LeetCode - Last Stone Weight - 30Days Challenge

We have a collection of stones, each stone has a positive integer weight.

Each turn, we choose the two heaviest stones and smash them together. Suppose the stones have weights x and y with x <= y. The result of this smash is:

If x == y, both stones are totally destroyed;
If x != y, the stone of weight x is totally destroyed, and the stone of weight y has new weight y-x.

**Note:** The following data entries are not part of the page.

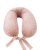 Large MINKY nursing and pregnancy pillow with adjustable filling, powder pink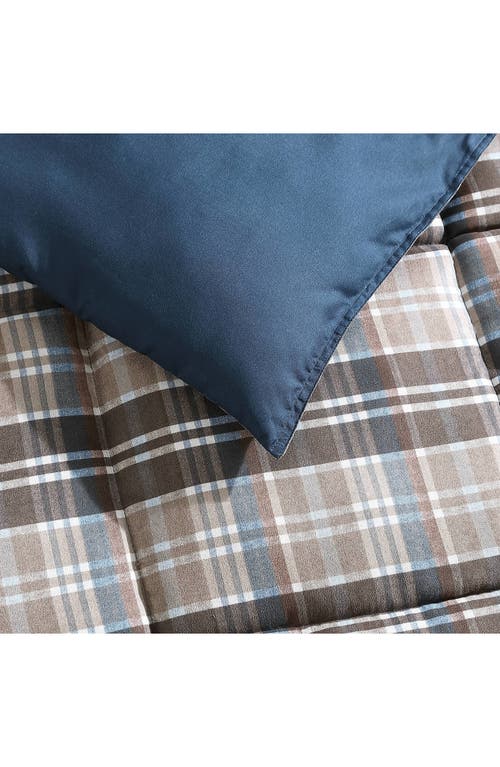 Eddie Bauer Rugged Plaid Comforter & Sham Set In Beige Brown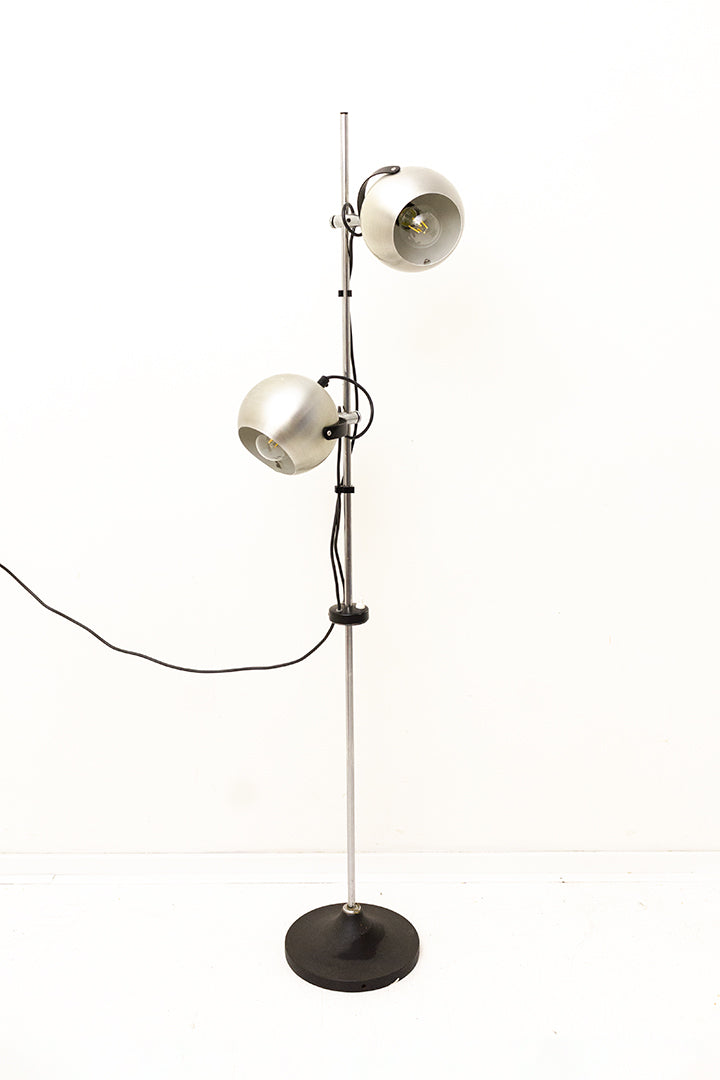 Vintage Anvia Almelo bollen vloerlamp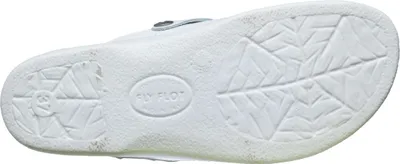 Produktbild von Fly Flot Damen Clog Pantoffel Leder Arbeitsschuh Fersenriemen perforiert, Größe:42 EU, Farbe:Weiß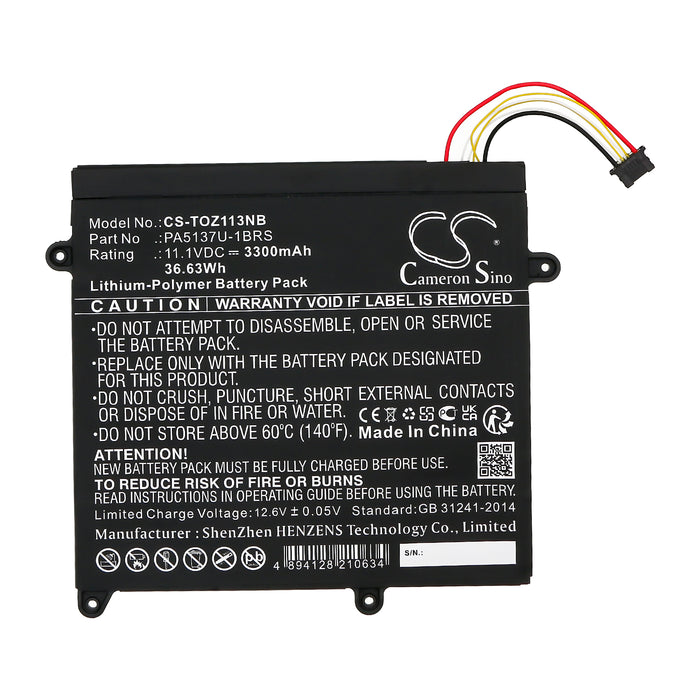 Topdon Portege Z10T-A Portege Z10T-A-102 Portege Z10T-A-103 Portege Z10T-A-104 Portege Z10T-A-106 Portege Z10T-A-109 Porteg Tablet Replacement Battery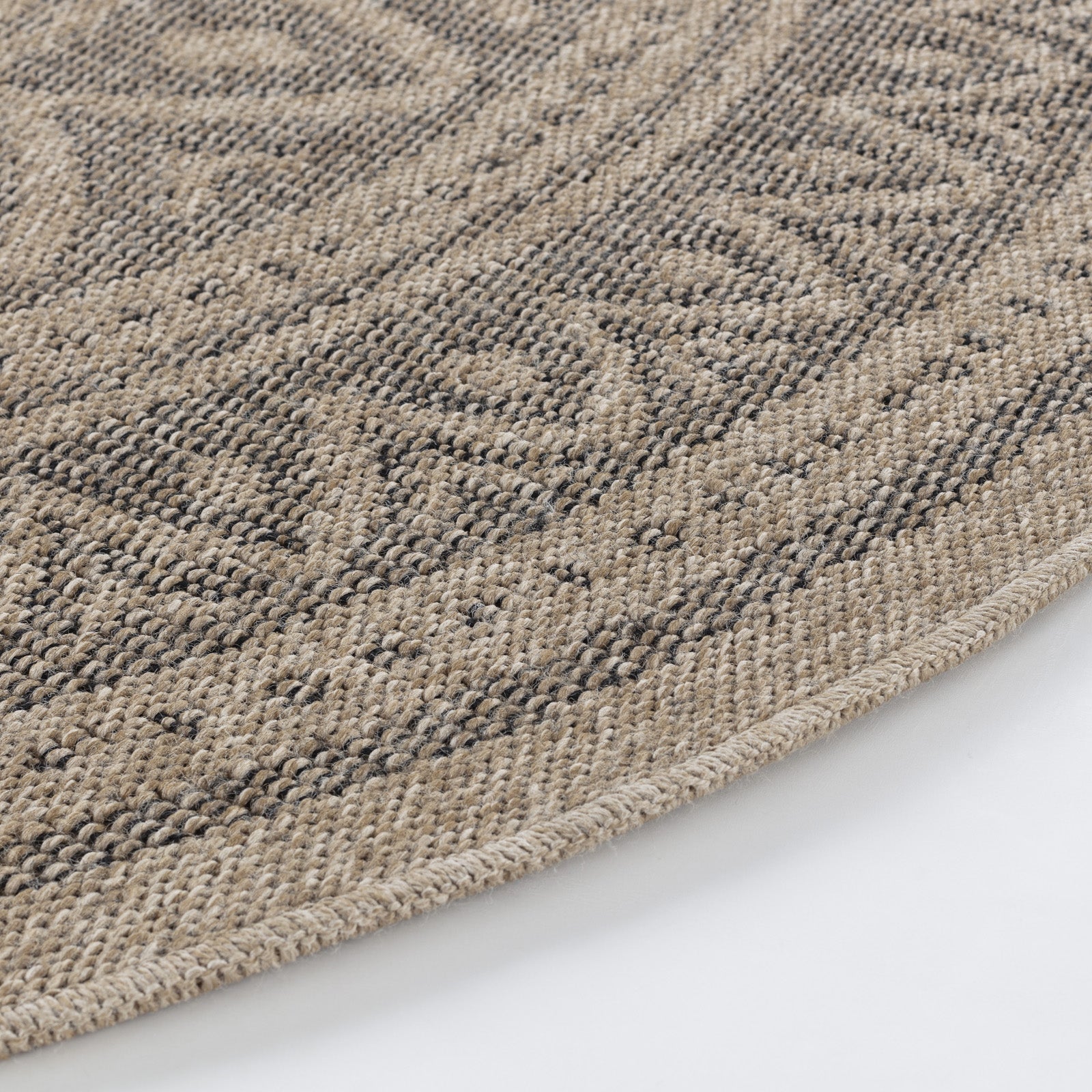NOVA Round In- /Outdoor Jute-Look Rug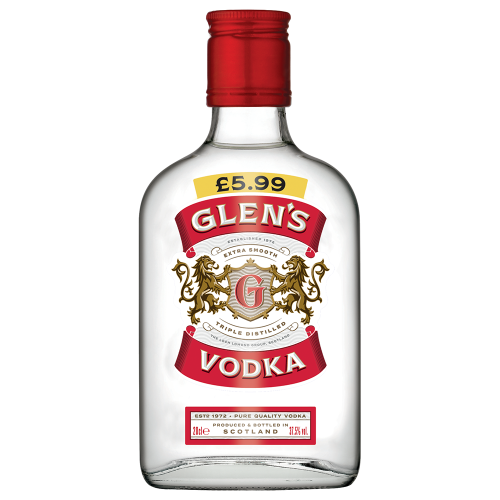 Glens Vodka 20cl PM £5.99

At the end, there is at most 1 stone left. Return the weight of this stone (or 0 if there are no stones left.)

Example 1:

Input: [2,7,4,1,8,1] Output: 1 Explanation: We combine 7 and 8 to get 1 so the array converts to [2,4,1,1,1] then, we combine 2 and 4 to get 2 so the array converts to [2,1,1,1] then, we combine 2 and 1 to get 1 so the array converts to [1,1,1] then, we combine 1 and 1 to get 0 so the array converts to [1] then that’s the value of last stone.

Note:

1 <= stones.length <= 30
1 <= stones[i] <= 1000

Solution

Every time to pick highest weight stones, We can use priority queue which can order stones based on their weight, Every time peek two stones and add difference back to queue.

Code


 import java.util.PriorityQueue;

public class LastStoneWeight {

	public int lastStoneWeight(int[] stones) {

		PriorityQueue<Integer> pq = new PriorityQueue<>((a, b) -> b - a);
		for (int stone : stones) {
			pq.offer(stone);
		}

		for (int i = 0; i < stones.length - 1; i++) {
			pq.offer(pq.poll() - pq.poll());
		}
		return pq.poll();
	}
	
	public static void main(String[] args) {
		int [] a= {2,7,4,1,8,1};
		System.out.println(new LastStoneWeight().lastStoneWeight(a));
	}
}